Hybridization and data export

Labeled cRNA samples (750 ng) were hybridized to each Human HT-12 v4.0 Expression Beadchip for 17 h at 58°C according to the manufacturer's instructions (Illumina, Inc., San Diego, CA, USA). Detection of array signal was carried out using Amersham fluorolink streptavidin-Cy3 (GE Healthcare Bio-Sciences, Little Chalfont, UK) following the bead array manual. Arrays were scanned with an Illumina bead array reader confocal scanner according to the manufacturer's instructions.

Raw data preparation and microarray statistical analysis

The quality of hybridization and overall chip performance were monitored by visual inspection of both internal quality control checks and raw scanned data. Raw data were extracted using the software provided by the manufacturer [Illumina GenomeStudio v2011.1 (gene expression module v1.9.0)]. Array probes were transformed by logarithm and normalized by the quantile method. The statistical significance of the expression data was determined by independent t-test and fold change; the null hypothesis was an absence of difference between the groups. The false discovery rate was controlled by adjusting the p-value using the Benjamini-Hochberg algorithm. For a DEG set, hierarchical cluster analysis was performed using complete linkage and Euclidean distance as a measure of similarity. Gene enrichment and functional annotation analysis was performed for significant probes using Gene Ontology (www.geneontology.org/). All data analysis and visualization of differentially expressed genes was conducted using R 3.1.2 (www.r-project.org).

Gene network analysis

Gene network analysis was performed using Cytoscape with ClueGo software.
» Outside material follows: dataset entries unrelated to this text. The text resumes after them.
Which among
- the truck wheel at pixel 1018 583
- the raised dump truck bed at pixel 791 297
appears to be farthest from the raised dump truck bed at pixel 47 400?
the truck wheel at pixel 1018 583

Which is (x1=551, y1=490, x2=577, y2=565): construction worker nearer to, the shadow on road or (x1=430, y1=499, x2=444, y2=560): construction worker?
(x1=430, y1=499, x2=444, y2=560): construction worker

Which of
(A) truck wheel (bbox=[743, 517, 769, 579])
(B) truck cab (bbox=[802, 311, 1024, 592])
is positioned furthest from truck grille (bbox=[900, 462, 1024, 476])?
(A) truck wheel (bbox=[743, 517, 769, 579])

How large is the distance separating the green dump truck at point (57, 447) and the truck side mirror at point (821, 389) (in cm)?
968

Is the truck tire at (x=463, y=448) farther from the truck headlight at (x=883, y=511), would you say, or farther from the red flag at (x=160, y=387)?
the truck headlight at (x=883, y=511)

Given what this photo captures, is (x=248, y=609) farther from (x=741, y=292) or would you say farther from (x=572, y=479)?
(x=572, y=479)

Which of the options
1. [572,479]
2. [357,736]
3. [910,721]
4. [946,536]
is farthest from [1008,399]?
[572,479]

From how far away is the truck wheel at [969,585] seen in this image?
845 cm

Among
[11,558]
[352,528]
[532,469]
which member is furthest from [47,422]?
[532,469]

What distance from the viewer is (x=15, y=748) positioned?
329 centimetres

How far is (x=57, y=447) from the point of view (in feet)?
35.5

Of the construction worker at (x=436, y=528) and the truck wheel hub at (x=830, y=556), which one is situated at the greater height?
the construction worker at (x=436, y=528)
Investigation of the expression of selected genes in 165 BC patient data

Independent t-test was performed to identify the difference of gene expression between normal tissues vs. BC patient tissues. The BC patient data set is available in the NCBI Gene Expression Omnibus public database (microarray data, GSE13507) (13).

Results

Study overview

The workflow and overall study design are shown in Fig. 1.

Garlic extract inhibits the growth of xenograft tumors

There was no significant difference in body weight between the garlic extract groups (20, 200, and 1000 mg/kg) and control group (p>0.05, Fig. 2A). Compared to the control group, significant differences in TV and tumor weight were observed in the 20 mg/kg (p<0.05), 200 mg/kg and 1000 mg/kg (p<0.01) garlic extract groups (Fig. 2B and C). In addition, TV decreased in a garlic extract concentration-dependent manner (Fig. 2D).
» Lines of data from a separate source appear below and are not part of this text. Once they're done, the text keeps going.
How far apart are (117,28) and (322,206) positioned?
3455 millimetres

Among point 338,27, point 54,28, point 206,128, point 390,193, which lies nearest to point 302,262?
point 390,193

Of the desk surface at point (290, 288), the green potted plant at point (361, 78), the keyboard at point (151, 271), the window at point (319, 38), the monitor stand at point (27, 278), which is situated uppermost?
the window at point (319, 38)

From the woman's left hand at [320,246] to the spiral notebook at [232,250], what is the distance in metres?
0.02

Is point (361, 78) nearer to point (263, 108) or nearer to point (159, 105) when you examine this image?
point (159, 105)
Validation of xenograft animal study

To confirm the preventive effect of garlic extract, a second xenograft animal study was performed. In this validation study, a similar effect was observed (Fig. 3).

Gene expression signature associated with the effect of garlic extract

To select cancer prevention-related genes, 19,805 genes were selected by logarithm and normalization among 47,323 genes showing changes in expression levels in the 1000 mg/kg garlic extract group compared to control. Further, 645 genes were selected based on fold change and independent t-test analysis (fold change >2 and p<0.05). Cluster analysis was performed and a hierarchical clustering heatmap is shown in Fig. 4.

Interpretation of the garlic extract cancer prevention gene signature by gene network analysis

To identify predominant signaling networks in the cancer prevention effect of garlic extract, 279 genes were selected based on p<0.01. Gene network analysis of these 279 genes was carried out using Cytoscape with ClueGo software. Of the 279 genes, 36 genes and 37 gene ontologies were mapped to gene networks defined by this tool. The eight highest scoring networks are candidate mechanisms of action (Fig. 5 and Table I).

Table I

Gene ontology and associated genes by gene network analysis using ClueGO.

Table I

Gene ontology and associated genes by gene network analysis using ClueGO.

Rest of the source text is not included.